Accounting Platform Dougs Raises $27 Million After Self-Funding for 8 Years

After eight years of self-funding, French accounting startup Dougs has  raised its first outside financing.

The company took in $27 million in its first funding round, TechCrunch reported Wednesday (July 5), and plans to use the capital to double the size of its team by 2025 and expand to countries like the U.K. and Germany.

Founded in 2015, Dougs is a chartered online accountant for small and midsized businesses (SMBs). It handles financial statements and tax filings, works with other accountants, HR professionals and legal experts.

It also, per the TechCrunch report, lets clients connect its platform with their bank accounts to give them better insights into expenses and revenues.

The funding is happening at a moment when SMBs are turning to digital tools like the ones Dougs provide as they struggle to meet more obligations with less working capital.

“Small to midsize businesses are caught between a rock and a hard place, with average hourly wages rising as small businesses attempt to avoid raising prices on goods and services,” PYMNTS wrote in May. “With many companies slowing or freezing hiring, pressure is mounting to find alternative areas to cut expenditures.”

Many of these firms are run by people who are consumers themselves, dealing with a level of complexity that goes beyond handling their household budgets.

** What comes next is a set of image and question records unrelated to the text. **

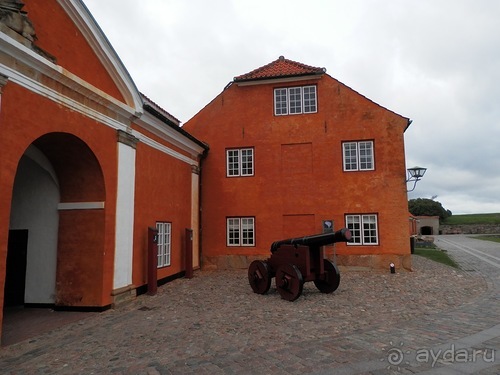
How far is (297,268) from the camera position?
8781 mm

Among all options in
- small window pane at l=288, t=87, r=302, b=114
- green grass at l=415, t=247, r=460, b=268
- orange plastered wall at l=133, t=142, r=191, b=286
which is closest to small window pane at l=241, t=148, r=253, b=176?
→ orange plastered wall at l=133, t=142, r=191, b=286

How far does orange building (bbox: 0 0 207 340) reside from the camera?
6.11 meters

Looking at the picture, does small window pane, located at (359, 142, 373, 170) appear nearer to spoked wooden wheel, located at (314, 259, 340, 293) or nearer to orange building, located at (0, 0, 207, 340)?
spoked wooden wheel, located at (314, 259, 340, 293)

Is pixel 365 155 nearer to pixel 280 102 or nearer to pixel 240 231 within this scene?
pixel 280 102

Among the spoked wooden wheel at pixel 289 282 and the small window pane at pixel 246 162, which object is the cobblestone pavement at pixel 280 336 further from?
→ the small window pane at pixel 246 162

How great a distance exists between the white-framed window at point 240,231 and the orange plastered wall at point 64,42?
7.48m

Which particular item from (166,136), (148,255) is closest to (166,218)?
(148,255)

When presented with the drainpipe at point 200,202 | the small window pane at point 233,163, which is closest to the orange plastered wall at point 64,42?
the drainpipe at point 200,202

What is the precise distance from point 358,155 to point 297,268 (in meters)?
6.69

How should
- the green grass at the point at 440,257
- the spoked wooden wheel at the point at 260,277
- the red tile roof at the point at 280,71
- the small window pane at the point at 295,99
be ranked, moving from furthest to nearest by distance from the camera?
the green grass at the point at 440,257
the small window pane at the point at 295,99
the red tile roof at the point at 280,71
the spoked wooden wheel at the point at 260,277

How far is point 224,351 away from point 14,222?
259 inches

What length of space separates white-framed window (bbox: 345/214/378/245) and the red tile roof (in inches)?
234

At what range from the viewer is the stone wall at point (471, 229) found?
59.0 metres

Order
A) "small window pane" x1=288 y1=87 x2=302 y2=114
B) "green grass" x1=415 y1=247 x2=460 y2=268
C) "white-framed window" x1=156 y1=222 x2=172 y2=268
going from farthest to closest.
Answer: "green grass" x1=415 y1=247 x2=460 y2=268, "small window pane" x1=288 y1=87 x2=302 y2=114, "white-framed window" x1=156 y1=222 x2=172 y2=268
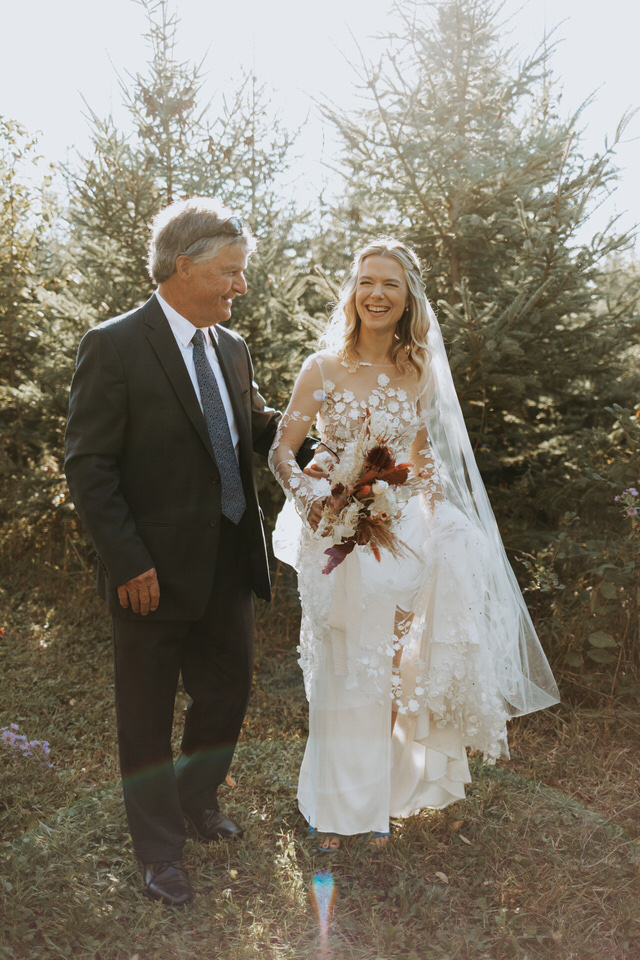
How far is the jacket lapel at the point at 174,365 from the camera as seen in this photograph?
8.53 ft

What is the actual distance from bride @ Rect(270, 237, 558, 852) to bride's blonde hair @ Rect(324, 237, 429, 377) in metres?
0.01

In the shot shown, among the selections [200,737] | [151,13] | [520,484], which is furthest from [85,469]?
[151,13]

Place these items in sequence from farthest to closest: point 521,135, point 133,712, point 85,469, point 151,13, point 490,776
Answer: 1. point 151,13
2. point 521,135
3. point 490,776
4. point 133,712
5. point 85,469

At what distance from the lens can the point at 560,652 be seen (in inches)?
172

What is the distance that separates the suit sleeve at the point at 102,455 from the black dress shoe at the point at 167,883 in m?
1.13

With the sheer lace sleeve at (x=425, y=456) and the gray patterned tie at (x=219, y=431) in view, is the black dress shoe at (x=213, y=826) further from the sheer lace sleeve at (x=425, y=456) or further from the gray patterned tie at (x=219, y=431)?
the sheer lace sleeve at (x=425, y=456)

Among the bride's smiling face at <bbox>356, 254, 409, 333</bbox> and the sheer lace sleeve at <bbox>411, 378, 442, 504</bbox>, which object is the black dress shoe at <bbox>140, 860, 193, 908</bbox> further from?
the bride's smiling face at <bbox>356, 254, 409, 333</bbox>

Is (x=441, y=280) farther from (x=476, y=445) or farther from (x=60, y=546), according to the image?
(x=60, y=546)

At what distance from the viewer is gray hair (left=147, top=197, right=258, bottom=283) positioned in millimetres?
2609

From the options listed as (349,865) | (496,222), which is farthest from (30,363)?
(349,865)

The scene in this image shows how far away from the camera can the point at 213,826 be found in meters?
3.06

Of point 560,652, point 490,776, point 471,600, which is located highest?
point 471,600

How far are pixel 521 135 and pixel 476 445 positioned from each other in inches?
82.8

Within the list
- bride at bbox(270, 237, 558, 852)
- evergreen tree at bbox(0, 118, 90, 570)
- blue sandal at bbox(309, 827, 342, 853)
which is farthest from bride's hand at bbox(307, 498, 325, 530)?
evergreen tree at bbox(0, 118, 90, 570)
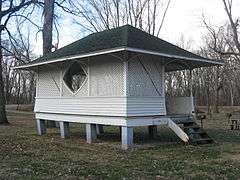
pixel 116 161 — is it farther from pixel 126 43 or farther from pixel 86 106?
pixel 86 106

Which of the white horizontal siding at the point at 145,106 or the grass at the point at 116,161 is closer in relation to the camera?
the grass at the point at 116,161

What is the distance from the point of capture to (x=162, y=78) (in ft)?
54.3

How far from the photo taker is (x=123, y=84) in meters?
15.1

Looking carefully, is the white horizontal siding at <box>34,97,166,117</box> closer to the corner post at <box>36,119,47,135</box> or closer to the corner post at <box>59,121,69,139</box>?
the corner post at <box>59,121,69,139</box>

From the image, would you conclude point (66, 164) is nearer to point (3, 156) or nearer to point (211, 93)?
point (3, 156)

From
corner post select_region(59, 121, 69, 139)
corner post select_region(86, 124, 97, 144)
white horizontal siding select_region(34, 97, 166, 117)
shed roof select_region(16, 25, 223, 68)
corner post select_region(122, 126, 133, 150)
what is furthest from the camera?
corner post select_region(59, 121, 69, 139)

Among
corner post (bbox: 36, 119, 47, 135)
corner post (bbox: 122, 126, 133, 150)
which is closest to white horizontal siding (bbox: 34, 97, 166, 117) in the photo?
corner post (bbox: 122, 126, 133, 150)

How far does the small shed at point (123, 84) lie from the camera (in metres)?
15.0

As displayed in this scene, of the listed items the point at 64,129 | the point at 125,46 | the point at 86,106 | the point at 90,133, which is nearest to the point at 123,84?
the point at 125,46

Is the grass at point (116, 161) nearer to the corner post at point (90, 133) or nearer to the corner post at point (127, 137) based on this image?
the corner post at point (127, 137)

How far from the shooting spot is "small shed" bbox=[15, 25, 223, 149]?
15.0m

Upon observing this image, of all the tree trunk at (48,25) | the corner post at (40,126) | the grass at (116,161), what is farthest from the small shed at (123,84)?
the tree trunk at (48,25)

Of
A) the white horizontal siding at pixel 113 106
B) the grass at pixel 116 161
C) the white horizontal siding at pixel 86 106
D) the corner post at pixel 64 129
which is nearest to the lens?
the grass at pixel 116 161

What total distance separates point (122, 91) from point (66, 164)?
15.6 feet
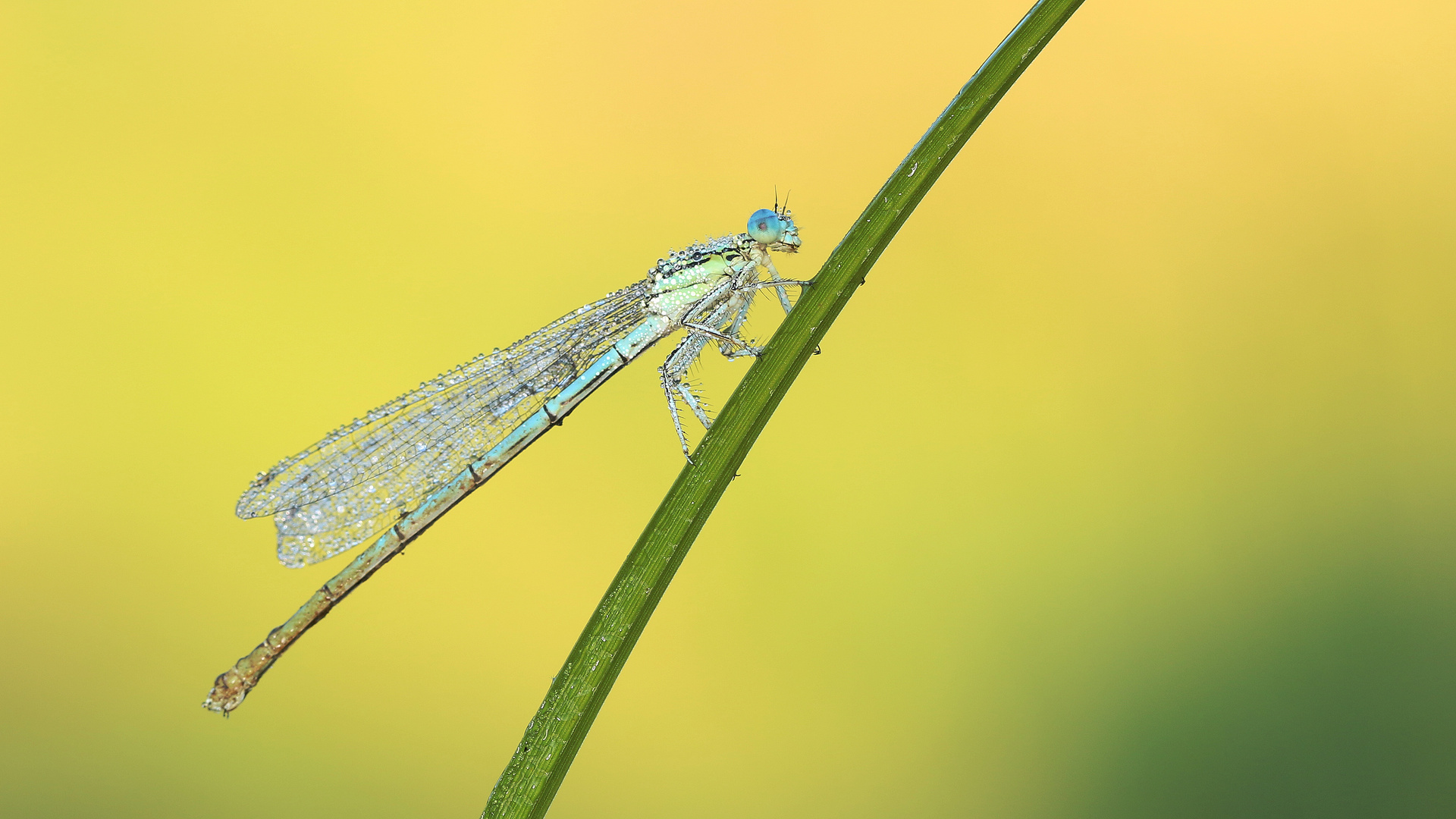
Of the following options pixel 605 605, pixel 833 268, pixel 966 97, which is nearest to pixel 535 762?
pixel 605 605

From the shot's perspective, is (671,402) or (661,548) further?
(671,402)

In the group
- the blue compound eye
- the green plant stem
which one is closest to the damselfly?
the blue compound eye

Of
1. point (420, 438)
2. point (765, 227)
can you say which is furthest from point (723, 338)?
point (420, 438)

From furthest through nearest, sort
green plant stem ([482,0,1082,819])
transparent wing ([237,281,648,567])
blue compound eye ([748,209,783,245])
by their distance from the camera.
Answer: transparent wing ([237,281,648,567]) → blue compound eye ([748,209,783,245]) → green plant stem ([482,0,1082,819])

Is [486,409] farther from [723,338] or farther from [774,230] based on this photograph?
[774,230]

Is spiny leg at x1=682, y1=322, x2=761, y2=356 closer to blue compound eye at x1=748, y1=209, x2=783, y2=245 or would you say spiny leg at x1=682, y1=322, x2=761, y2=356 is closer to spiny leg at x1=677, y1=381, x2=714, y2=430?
spiny leg at x1=677, y1=381, x2=714, y2=430

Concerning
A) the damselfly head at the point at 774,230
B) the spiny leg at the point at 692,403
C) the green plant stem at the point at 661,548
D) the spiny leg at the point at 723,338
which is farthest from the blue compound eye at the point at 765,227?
the green plant stem at the point at 661,548

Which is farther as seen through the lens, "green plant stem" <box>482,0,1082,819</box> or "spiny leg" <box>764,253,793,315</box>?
"spiny leg" <box>764,253,793,315</box>
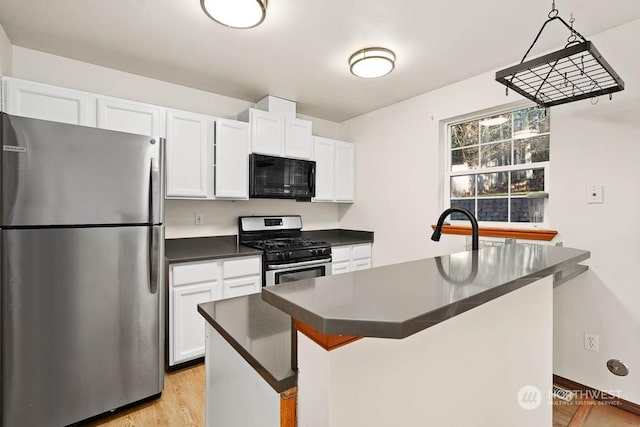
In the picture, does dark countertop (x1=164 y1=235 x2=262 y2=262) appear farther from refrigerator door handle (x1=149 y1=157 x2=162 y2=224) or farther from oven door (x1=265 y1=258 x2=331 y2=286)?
refrigerator door handle (x1=149 y1=157 x2=162 y2=224)

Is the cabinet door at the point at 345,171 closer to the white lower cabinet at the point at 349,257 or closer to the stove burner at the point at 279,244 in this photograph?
the white lower cabinet at the point at 349,257

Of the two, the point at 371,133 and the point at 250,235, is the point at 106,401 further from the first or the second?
the point at 371,133

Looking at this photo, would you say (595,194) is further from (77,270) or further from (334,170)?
(77,270)

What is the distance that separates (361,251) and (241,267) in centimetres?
146

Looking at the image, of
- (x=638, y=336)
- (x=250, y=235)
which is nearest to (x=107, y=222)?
(x=250, y=235)

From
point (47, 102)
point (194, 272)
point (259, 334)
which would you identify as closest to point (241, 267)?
point (194, 272)

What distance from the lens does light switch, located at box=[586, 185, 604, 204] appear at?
203cm

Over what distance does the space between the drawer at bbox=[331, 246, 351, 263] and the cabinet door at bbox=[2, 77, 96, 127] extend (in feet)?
7.66

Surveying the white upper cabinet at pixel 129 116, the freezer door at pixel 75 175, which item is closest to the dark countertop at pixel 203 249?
the freezer door at pixel 75 175

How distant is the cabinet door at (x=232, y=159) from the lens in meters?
2.78

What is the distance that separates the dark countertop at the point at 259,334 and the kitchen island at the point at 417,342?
45mm

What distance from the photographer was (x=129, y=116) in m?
2.35

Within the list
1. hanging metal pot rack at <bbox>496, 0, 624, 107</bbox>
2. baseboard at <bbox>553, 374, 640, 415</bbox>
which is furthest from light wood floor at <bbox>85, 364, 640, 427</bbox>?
hanging metal pot rack at <bbox>496, 0, 624, 107</bbox>

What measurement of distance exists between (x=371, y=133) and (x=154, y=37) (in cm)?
235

These owners don’t have “complete control over their finances and expenses,” Paymentus’ head of product Chris Trainor told PYMNTS, “which leads to negative situations related to cash flow and profitability.”

He added that SMB owners often don’t have accounting, bookkeeping and software backgrounds, and therefore might not use their digital tools to their fullest extent. And many still use analog tools, and make/receive payments with paper checks.

Automation can also help SMBs that can’t find accountants at all, as the industry suffers a labor shortage, as PYMNTS wrote last year.

“There’s not a lot of people moving into the profession, and there are many people who are retiring from that profession,” OpenEnvoy CEO Matt Tillman told PYMNTS in an interview.

Digitization and automated accounting solutions for accounts payable/receivable probably won’t close the employment gap.

But these tools they do offer an attractive solution for reducing repetitive pain points, like “crossing T’s and dotting I’s for every invoice, while also offering the opportunity to free up time for accounting professionals to focus on what they find most interesting about their business’s financial operations,” PYMNTS wrote.